Les milieux non subventionnés craignent aussi que Québec annonce la construction de nouveaux CPE dans la province au lieu de les inclure dans le réseau existant.

S’il y a des garderies qui ouvrent à 8,50 $, c’est certain qu’il y aura des parents qui vont migrer vers ces endroits, soulignait un père présent à la manifestation mardi. Même si on apprécie le milieu, ça reste une décision financière pour beaucoup de familles.

Une mère et son fils tiennent une pancarte dans la cour d'une garderie.

Les parents qui doivent recourir aux milieux privés doivent payer entre deux et quatre fois plus cher que dans un milieu subventionnés.

Photo : Radio-Canada / Louis Martineau

Une maman interviewée à l’émission C’est jamais pareil, Andrée Lavoie, a confié payer 43 $ par jour par enfant dans son milieu privé, soit 20 $ après les crédits d’impôt. Au bout d’une année, c’est 10 000 $ net de plus par rapport à une place subventionnée.
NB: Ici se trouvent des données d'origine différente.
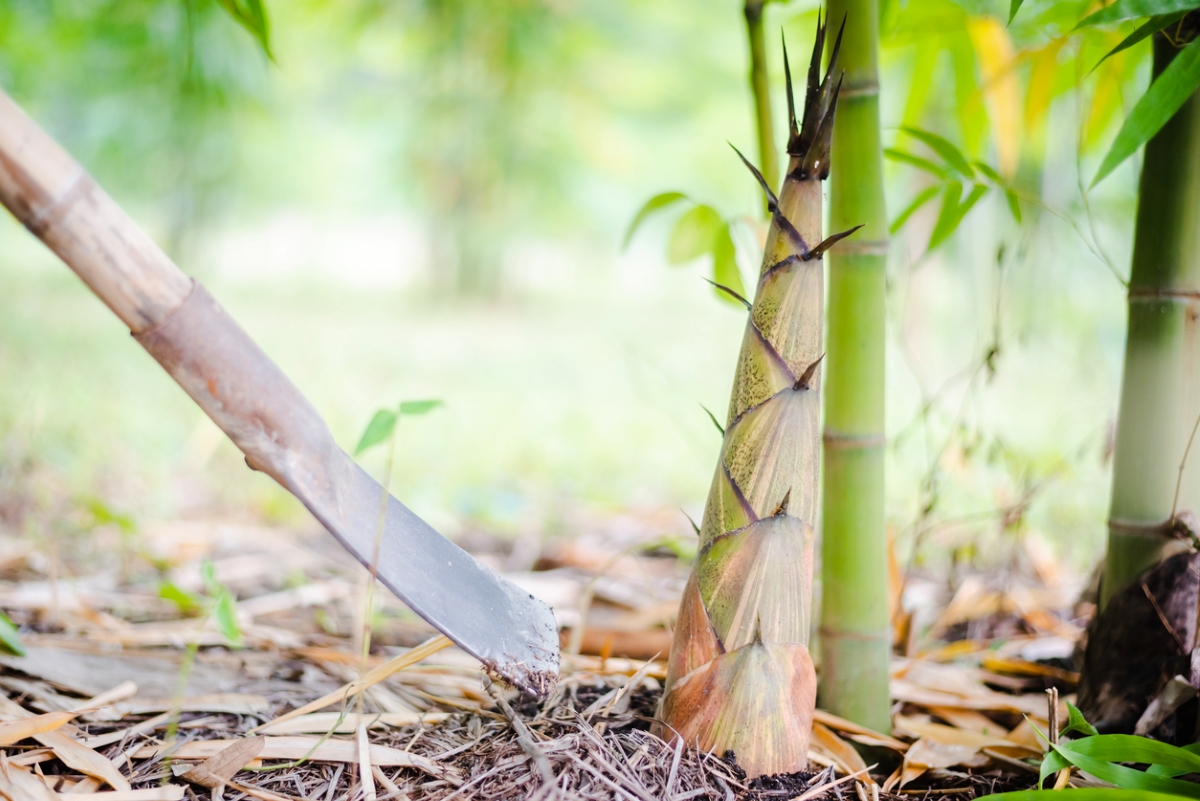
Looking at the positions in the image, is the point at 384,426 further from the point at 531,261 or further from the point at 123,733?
the point at 531,261

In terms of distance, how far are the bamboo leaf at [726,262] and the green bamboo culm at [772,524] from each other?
22cm

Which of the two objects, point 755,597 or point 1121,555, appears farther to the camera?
point 1121,555

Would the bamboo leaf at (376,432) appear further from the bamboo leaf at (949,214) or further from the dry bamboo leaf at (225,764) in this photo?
the bamboo leaf at (949,214)

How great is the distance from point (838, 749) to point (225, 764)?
453 mm

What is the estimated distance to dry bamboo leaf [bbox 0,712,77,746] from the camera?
20.7 inches

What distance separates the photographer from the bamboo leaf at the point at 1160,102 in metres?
0.53

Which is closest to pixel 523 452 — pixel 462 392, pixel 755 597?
pixel 462 392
Nous sommes privilégiés. Dans notre famille, on peut se permettre d’envoyer les enfants à la garderie et d’aller travailler, c’est plus avantageux. Mais il y a des familles qui feront le choix de ne pas aller travailler, de rester avec les enfants en attendant une place à l’école, déplore-t-elle.

Une manifestation devant les bureaux de la ministre responsable du Saguenay-Lac-Saint-Jean, Andrée Laforest, a également lieu mardi midi.